Il secondo motivo di ricorso afferma l’illegittima attribuzione dei compensi professionali e della loro stessa misura in favore dei F..
Il motivo difetta di specificità, in quanto si appunta sull’operato del consulente tecnico di ufficio, ed in particolare sull’integrazione alla prima consulenza, ma omette di specificare dove e quando, nella competente fase di merito, ossia in grado d’appello, le specifiche censure all’operato peritale siano state mosse. La Corte territoriale ha, peraltro, limitato il riconoscimento delle spettanze in favore dei due professionisti agli importi che soli ed effettivamente sono risultati utili ai committenti.
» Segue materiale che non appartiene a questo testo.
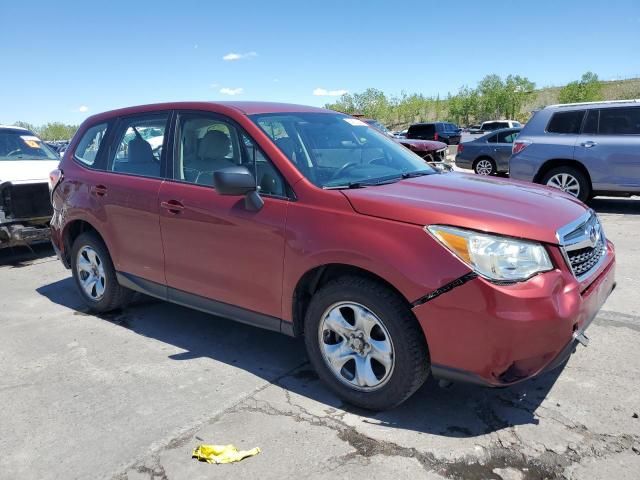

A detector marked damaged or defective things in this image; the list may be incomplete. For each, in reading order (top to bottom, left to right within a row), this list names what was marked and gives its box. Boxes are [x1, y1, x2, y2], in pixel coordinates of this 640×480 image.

damaged white car [0, 125, 59, 249]
cracked bumper [412, 242, 616, 388]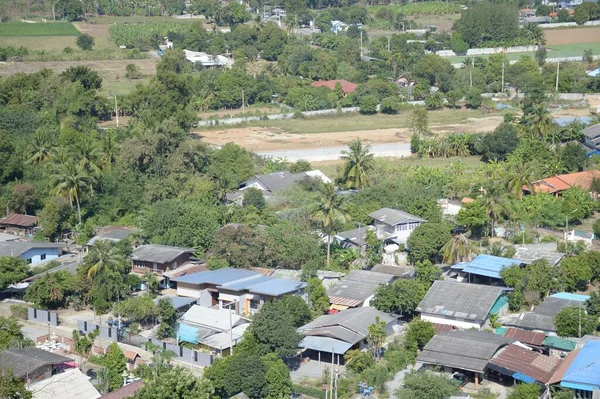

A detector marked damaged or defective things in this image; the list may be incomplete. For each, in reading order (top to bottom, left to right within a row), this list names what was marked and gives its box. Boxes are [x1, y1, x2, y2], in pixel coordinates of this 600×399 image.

rusty metal roof [504, 328, 548, 346]
rusty metal roof [490, 344, 560, 384]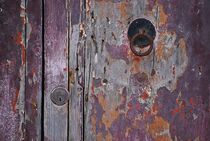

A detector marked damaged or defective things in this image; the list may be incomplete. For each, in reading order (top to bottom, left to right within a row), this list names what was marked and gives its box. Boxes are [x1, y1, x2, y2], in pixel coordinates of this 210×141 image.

rusty metal surface [83, 0, 210, 140]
Il secondo mezzo del ricorso incidentale va, pertanto, disatteso. Entrambi i ricorsi, il principale e l’incidentale autonomo, sono, pertanto, rigettati.
L’esito della lite consente di ritenere sussistenti idonee ragioni per disporre integrale compensazione delle spese di lite di questo grado del giudizio.
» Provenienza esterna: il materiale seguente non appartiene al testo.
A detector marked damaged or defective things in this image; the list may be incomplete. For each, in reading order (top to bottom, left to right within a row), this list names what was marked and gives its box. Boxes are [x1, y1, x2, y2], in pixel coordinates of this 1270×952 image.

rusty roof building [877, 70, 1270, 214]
Deve darsi atto ai sensi del D.P.R. n. 115 del 2002, art. 13, comma 1 quater della sussistenza dei presupposti per il versamento, da parte sia dei ricorrenti principali che dei ricorrenti incidentali, dell’ulteriore importo, a titolo di contributo unificato pari a quello dovuto rispettivamente, dai primi per il ricorso principale e dai controricorrenti incidentali a quello dovuto per il ricorso incidentale, a norma dello stesso art. 13, comma 1 bis.
PQM
rigetta entrambi i ricorsi;
compensa tra le parti le spese di questo grado di giudizio.
Ai sensi del D.P.R. n. 115 del 2002, art. 13, comma 1 quater dà atto della sussistenza dei presupposti per il versamento, da parte dei ricorrenti principali e dei ricorrenti incidentali dell’ulteriore importo a titolo di contributo unificato pari a quello dovuto per il ricorso principale e per il ricorso incidentale, a norma dello stesso art. 13, comma 1 bis.
Così deciso in Roma, nella camera di consiglio della Corte di Cassazione, sezione III civile, il 15 ottobre 2019.